When I arrived home from New York after my book release, I looked around, and it was as though scales had fallen from my eyes. It wasn't only the apartment that was a mess, but all the affairs of my life, both practical and emotional. So for many months I went about putting things in order.
And one day, I was finished. The apartment was clean, my friendships were once again harmonious, the Finanzamt had begun to suppose that I was an upstanding citizen. I sat down to write. And I discovered that I had no focus, no drive. It was as though I had a choice: I could either be inside the sleeping dream, writing as I had been for five years, or I could be awake, sober, and inspiration-less. And I was decidedly awake. I had the outline of a new novel, a skeleton, but no blood and flesh with which to fill it out.
It was in this condition that I arrived at Vollezele. The first nine days were sunny and warm. I expected not to be able to write. I went outside and spent the greater part of the day on a brownish pink woolen blanket under a poplar tree, on the edge of a wide meadow. I did not do very much. I discovered strange things. I noticed that, for a short instant at the beginning, the snorting of a horse sounds very much like the sound a flock of birds makes when it suddenly flutters into flight. I discovered that when a ripe pear falls from a tree, a hunting dog will take it between its paws and eat it as though it were a ham hock. I listened to the sun. I looked up into the branches of the tree above me. I often stayed for six hours without moving, staring into the sun and green. But sometimes I looked into the green for two hours and became so filled with happiness that there was no choice but to write. I had my notebook beside me.
On the tenth day, it rained. I went inside and began to transcribe what I had written in my notebook onto the computer.
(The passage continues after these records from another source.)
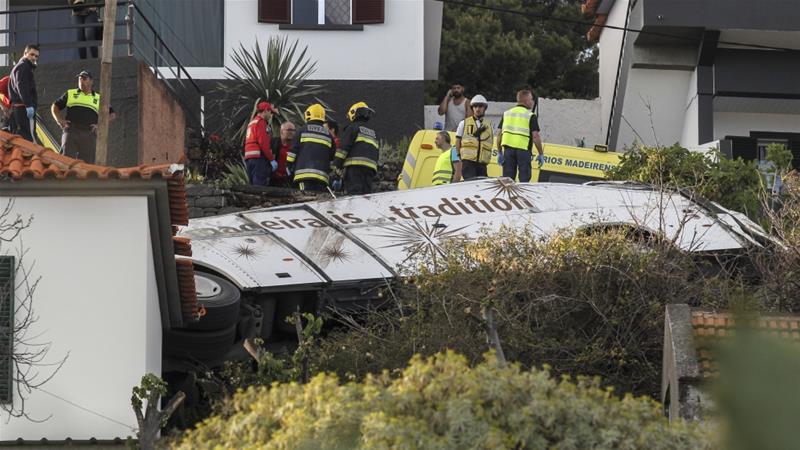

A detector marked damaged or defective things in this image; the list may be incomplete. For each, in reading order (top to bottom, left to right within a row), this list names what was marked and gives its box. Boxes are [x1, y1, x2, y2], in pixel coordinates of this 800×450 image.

crushed vehicle roof [177, 178, 768, 290]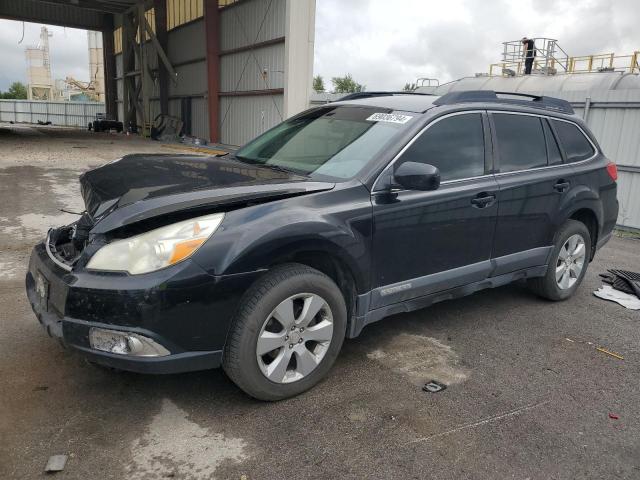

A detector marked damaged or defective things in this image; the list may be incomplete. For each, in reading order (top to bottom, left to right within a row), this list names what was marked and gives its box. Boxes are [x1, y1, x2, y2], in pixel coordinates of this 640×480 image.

crumpled hood [80, 154, 336, 234]
broken headlight [85, 213, 225, 276]
damaged front bumper [25, 242, 260, 374]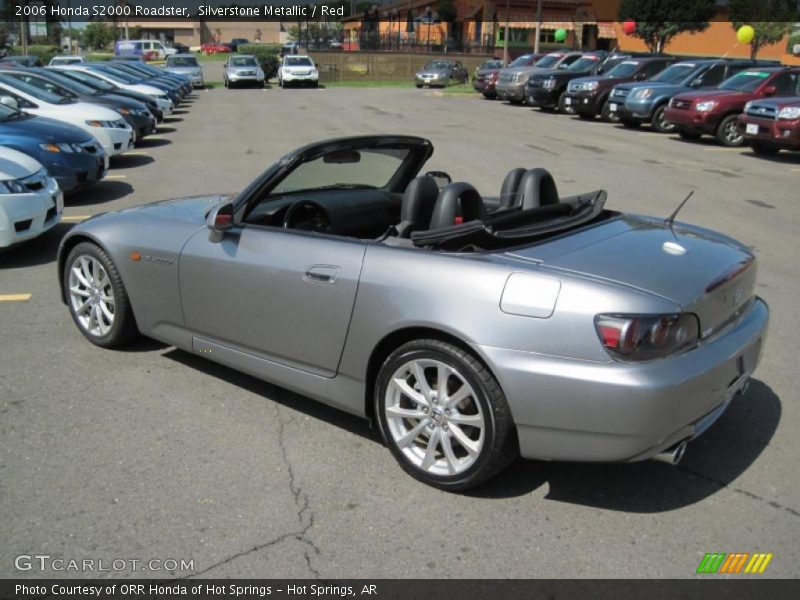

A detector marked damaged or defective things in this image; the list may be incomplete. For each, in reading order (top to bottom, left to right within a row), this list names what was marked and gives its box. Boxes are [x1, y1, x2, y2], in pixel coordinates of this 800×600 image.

crack in asphalt [178, 400, 322, 580]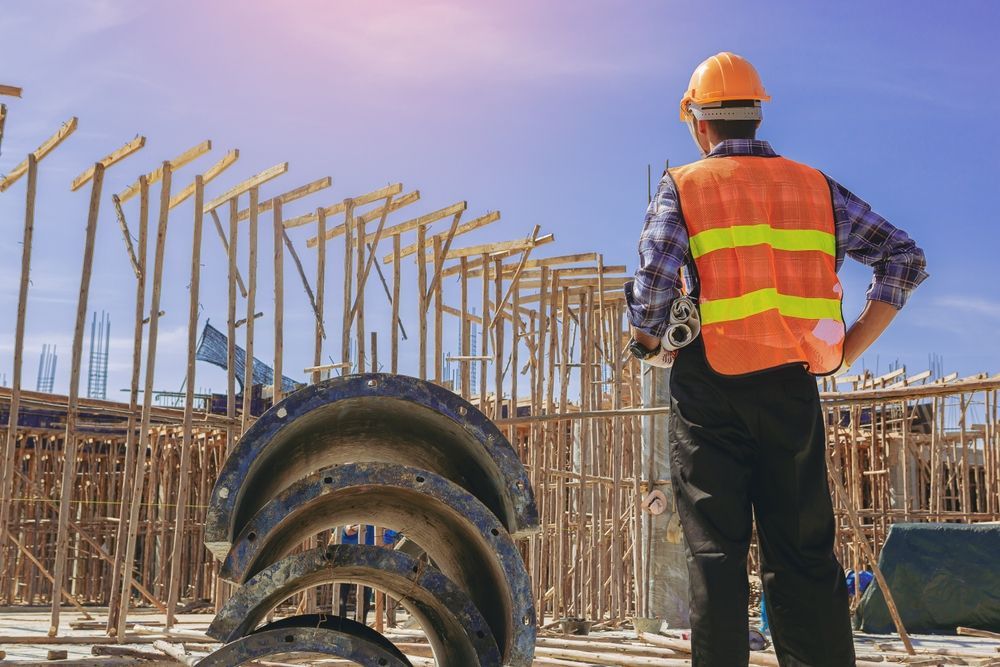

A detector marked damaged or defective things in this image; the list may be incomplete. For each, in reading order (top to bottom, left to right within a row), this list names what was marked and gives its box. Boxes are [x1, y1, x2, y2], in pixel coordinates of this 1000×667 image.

It turned out there was a lot to transcribe. After the days spent with the sun in my eyes it was both a return to real life and also an escape back into the old dream, the dream in which the images come rushing and playing on their own. It is difficult to build a palace of your own aesthetic, but once you have the foundation laid and the first walls are raised, the structure instantly looks different than you would have imagined it. This is the magical threshold, as you point out, Chika, when you talk of your characters coming alive. To speak of living characters, or a solid palace made of aesthetic taste, is to speak of the point of explosive combination, when the known has been juxtaposed against the known again and again until finally it becomes unknown.
And every day after that, as long as I was in Vollezele, I wrote faster than I have written at any time in my life. Such a thing can feel very much like a miracle.